A bird began to shriek, its piercing cries making Beth spring up, grabbing the top of the fence and hissing at a cat that had begun to prowl the bird’s cage in the neighbors’ yard. “They hooked up some electronic thing that was supposed to keep that cat ten feet from the birdcage,” Beth said. “It works all day until late afternoon, and then I just don’t know. The cat’s right in there like there was nothing set up at all.” Next came a recorded voice, as he watched her, white-knuckled, clinging to the fence. “You have entered a secured area,” the voice said. “Oh, fuck you,” Beth said to the recording. “If I didn’t grab the fence and hiss, that three-hundred-dollar bird would be dead, and that would be a very happy alley cat.”
“Where are the people?” he said.
“Oh, they don’t ever do anything about their hair-trigger alarm.
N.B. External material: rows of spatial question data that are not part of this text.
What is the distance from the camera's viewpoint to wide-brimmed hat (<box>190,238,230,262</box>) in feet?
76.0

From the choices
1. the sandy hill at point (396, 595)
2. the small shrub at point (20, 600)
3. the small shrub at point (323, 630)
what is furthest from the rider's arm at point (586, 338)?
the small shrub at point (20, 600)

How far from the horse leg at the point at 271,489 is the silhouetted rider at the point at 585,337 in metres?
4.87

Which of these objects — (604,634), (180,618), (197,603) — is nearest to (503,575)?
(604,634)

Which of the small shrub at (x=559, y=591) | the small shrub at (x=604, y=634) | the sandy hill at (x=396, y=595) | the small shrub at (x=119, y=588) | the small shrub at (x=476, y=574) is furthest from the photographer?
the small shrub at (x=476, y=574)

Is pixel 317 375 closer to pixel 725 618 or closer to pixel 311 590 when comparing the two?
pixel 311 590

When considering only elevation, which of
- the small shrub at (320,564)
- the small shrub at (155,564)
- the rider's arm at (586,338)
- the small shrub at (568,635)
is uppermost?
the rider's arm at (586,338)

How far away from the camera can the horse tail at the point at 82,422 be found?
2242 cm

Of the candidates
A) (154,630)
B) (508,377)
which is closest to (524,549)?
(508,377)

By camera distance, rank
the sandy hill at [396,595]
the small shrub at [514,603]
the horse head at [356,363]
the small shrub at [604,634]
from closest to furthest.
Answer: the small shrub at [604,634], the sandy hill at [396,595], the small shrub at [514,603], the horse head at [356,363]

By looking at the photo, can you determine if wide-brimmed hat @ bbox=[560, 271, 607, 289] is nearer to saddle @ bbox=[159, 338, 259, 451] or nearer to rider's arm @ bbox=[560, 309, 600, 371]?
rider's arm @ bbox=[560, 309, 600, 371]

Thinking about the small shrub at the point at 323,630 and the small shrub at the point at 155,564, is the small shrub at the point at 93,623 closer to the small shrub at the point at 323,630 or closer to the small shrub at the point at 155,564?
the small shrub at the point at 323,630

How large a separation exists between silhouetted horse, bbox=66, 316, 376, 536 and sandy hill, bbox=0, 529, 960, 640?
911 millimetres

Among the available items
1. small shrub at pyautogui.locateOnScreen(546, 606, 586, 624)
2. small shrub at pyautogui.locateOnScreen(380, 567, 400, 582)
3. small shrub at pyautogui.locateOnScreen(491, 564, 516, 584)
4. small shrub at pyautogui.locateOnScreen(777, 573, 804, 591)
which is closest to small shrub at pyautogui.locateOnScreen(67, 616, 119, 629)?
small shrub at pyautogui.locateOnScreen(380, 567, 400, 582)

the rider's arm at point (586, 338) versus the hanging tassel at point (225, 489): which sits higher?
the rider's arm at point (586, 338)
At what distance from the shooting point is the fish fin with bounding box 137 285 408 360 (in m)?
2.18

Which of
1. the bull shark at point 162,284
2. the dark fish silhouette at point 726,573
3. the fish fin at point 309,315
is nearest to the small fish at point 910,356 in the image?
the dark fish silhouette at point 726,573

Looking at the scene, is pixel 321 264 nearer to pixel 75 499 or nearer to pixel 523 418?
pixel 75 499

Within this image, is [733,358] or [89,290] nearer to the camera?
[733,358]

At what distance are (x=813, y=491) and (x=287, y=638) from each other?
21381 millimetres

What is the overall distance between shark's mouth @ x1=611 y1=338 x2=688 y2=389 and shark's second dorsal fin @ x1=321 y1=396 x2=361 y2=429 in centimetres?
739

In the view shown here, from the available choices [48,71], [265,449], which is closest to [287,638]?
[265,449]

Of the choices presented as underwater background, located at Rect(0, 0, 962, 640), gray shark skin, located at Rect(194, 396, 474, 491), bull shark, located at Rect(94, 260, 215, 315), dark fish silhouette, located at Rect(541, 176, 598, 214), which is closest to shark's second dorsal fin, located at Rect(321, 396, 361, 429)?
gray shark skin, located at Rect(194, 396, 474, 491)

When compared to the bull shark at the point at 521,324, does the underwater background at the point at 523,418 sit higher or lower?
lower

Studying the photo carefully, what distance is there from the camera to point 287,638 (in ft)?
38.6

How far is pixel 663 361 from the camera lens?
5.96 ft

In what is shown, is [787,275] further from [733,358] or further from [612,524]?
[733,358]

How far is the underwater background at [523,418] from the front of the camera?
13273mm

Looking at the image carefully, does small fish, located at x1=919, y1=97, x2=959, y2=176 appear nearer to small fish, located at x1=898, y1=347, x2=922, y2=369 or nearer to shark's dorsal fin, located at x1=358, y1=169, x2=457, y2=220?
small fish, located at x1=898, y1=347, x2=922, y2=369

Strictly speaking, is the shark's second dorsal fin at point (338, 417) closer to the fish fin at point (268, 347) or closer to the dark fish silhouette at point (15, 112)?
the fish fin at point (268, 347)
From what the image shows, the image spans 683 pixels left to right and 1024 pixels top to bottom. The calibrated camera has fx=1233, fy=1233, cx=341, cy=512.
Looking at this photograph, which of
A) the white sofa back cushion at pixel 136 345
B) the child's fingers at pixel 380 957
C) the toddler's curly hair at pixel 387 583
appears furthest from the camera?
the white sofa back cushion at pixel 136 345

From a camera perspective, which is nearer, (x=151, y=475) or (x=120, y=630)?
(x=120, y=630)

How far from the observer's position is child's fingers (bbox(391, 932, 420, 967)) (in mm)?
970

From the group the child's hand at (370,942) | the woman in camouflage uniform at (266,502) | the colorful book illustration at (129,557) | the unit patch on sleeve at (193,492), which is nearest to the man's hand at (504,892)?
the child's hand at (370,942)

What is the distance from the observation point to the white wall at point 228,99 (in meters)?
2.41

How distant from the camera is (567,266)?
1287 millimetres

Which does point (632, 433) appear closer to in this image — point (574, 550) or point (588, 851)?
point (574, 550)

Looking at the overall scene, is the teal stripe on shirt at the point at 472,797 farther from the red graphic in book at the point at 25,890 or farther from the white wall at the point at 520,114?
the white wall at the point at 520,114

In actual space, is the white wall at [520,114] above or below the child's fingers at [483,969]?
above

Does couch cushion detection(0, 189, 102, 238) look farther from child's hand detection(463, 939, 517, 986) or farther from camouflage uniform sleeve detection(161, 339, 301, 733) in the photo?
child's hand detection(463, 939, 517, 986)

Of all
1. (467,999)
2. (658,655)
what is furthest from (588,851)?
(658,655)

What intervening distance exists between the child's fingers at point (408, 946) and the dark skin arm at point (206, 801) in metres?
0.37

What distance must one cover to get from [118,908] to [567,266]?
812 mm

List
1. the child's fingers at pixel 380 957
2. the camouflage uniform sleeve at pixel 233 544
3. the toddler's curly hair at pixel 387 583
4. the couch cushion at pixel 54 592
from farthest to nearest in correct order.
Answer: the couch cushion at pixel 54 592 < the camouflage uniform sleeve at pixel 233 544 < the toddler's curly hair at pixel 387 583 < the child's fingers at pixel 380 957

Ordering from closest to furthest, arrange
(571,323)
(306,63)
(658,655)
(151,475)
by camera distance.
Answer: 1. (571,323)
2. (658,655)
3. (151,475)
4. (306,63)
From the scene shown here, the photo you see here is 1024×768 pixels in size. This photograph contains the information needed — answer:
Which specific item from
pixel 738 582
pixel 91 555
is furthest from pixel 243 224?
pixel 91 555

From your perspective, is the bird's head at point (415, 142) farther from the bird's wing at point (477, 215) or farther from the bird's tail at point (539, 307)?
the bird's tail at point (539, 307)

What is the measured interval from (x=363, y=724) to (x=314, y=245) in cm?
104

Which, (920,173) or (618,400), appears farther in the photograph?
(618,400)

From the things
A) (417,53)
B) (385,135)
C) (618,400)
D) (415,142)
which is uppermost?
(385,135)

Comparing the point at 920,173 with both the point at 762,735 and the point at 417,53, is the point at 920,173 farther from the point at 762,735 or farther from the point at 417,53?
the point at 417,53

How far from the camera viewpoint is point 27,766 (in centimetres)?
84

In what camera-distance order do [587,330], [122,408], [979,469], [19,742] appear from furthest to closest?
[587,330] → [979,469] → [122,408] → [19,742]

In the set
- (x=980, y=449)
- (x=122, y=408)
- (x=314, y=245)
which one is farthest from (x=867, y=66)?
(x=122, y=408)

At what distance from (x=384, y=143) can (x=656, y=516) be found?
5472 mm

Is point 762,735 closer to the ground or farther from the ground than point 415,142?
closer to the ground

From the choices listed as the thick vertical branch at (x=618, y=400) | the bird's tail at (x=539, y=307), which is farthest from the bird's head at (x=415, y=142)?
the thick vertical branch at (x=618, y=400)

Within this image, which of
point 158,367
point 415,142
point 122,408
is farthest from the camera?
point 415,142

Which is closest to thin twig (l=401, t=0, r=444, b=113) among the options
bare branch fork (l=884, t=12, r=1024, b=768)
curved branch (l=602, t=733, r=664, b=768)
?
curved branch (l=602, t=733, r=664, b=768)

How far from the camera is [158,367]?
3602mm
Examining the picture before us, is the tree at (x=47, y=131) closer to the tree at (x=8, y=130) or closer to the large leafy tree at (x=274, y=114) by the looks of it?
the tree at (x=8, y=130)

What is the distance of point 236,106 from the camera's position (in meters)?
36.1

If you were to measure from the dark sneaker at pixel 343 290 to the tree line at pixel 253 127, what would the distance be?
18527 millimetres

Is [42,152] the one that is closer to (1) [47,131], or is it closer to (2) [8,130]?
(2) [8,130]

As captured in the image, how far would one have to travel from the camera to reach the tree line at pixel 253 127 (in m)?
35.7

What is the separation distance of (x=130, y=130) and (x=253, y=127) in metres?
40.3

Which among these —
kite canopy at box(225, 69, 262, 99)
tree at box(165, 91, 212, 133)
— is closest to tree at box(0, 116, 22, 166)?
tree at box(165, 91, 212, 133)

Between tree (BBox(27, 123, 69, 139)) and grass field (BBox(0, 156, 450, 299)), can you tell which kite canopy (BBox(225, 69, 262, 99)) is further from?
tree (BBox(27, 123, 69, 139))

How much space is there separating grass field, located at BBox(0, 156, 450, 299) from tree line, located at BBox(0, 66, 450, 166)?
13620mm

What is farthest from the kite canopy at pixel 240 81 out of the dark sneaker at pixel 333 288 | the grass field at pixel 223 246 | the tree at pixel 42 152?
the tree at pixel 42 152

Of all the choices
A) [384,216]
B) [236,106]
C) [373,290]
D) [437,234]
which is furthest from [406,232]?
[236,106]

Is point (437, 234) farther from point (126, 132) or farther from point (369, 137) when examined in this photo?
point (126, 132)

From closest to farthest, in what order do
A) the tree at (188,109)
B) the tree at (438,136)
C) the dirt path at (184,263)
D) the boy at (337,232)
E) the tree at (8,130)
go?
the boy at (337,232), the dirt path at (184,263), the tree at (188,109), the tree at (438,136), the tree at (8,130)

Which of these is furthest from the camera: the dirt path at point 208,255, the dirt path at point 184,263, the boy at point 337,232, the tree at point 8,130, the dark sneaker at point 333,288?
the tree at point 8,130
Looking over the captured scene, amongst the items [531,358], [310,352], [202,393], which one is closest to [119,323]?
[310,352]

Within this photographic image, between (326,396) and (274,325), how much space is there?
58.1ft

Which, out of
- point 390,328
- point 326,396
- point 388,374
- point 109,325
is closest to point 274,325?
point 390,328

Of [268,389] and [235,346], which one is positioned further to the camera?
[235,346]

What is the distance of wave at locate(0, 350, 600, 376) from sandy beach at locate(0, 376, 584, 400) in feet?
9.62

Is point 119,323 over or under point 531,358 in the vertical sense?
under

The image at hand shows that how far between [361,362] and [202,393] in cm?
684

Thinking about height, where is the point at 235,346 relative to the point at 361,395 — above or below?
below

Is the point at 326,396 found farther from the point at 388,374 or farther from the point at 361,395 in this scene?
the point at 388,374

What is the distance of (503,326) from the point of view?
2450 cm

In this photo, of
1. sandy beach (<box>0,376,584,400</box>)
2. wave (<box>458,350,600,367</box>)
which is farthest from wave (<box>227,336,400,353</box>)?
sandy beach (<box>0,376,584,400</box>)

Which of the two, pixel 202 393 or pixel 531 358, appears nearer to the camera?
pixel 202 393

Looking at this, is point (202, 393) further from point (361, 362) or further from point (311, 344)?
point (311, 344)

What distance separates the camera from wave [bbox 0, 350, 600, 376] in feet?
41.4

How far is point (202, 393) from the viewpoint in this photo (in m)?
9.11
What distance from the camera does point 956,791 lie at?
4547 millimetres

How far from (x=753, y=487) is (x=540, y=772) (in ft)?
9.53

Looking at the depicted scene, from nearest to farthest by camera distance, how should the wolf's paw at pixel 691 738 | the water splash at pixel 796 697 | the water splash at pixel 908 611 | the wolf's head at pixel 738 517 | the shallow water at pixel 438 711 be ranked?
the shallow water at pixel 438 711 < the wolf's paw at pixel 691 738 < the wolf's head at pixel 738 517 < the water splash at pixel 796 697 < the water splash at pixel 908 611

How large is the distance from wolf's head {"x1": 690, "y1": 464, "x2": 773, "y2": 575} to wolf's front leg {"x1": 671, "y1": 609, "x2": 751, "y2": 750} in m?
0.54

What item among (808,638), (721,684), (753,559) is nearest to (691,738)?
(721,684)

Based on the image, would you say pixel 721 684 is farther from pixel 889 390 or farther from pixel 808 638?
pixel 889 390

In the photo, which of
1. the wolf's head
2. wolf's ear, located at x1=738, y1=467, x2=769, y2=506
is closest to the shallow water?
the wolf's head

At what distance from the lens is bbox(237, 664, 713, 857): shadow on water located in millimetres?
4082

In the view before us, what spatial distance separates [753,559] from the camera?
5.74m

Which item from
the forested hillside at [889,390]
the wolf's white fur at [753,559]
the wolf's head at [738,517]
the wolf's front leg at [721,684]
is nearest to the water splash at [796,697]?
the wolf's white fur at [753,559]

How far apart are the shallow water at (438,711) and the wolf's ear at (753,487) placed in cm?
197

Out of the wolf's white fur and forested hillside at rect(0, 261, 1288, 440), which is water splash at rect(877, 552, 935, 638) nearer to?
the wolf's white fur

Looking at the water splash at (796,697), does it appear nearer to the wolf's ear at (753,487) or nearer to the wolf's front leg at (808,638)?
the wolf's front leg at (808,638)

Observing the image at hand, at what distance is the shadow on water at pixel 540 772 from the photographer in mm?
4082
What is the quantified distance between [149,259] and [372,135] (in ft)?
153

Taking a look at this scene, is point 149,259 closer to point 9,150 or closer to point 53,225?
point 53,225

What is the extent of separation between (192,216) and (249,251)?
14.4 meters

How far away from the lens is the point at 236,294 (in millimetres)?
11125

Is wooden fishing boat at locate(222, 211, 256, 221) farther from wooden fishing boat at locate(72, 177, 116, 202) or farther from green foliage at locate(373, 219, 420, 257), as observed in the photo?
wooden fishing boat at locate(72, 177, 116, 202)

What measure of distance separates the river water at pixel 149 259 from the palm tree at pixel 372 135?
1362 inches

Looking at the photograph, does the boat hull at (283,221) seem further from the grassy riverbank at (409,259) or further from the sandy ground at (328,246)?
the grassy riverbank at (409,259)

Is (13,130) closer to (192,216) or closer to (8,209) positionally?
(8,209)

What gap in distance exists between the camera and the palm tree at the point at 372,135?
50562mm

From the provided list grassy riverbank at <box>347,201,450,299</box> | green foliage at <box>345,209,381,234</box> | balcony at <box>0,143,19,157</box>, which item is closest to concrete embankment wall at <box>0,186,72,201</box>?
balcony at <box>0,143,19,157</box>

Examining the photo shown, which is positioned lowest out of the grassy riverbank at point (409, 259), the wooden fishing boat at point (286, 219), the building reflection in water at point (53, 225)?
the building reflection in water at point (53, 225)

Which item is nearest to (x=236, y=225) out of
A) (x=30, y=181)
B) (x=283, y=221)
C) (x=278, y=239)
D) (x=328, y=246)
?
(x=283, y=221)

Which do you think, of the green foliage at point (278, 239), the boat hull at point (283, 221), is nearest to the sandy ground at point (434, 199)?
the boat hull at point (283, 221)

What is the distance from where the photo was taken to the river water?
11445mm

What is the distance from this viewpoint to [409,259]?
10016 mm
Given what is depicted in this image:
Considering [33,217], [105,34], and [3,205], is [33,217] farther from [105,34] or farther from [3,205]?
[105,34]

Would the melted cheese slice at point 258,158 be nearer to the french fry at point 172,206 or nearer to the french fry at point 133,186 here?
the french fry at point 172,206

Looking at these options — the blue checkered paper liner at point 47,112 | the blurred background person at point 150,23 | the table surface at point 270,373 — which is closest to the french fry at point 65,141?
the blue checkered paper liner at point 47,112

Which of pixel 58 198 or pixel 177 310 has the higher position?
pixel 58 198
They’re probably inside smoking dope.”
“Really?” he said.
“Oh, I don’t know. The owners keep going back and forth between here and Boca Raton, and they’ve got some Rastas staying in there who don’t care about anything but dope and sunshine. Why they’d leave the bird that way, I don’t know. The guy really likes the bird. He’s out there every evening he’s home, trying to get it to say things.”
“What does it say?” Marshall said.
“It says ‘Margaritaville’ and ‘tropical breeze’ and things like that. Now it says ‘good weed.’ His girlfriend’s the one who rented to the Rastas. Now he’s gonna be furious at her.”
“Hey, beauty!” the bird hollered. “Helloooooooo.”
“I save your life every day. Can you say, ‘Save my life?’ ” Beth hollered.
Silence from the bird.
“I do,” she said.
Marshall sloshed the last inch of beer around in the bottle. He could see living this way: blue skies; warm winters; flowers.
“Hey, Marsh!” Gordon hollered, appearing at the end of the long hallway. He was backlit, just a shape, his features indistinguishable as Marshall went toward him. Gordon embraced him one-armed; the other held a bag of charcoal and a string bag dangling from his thumb, filled with things from the store.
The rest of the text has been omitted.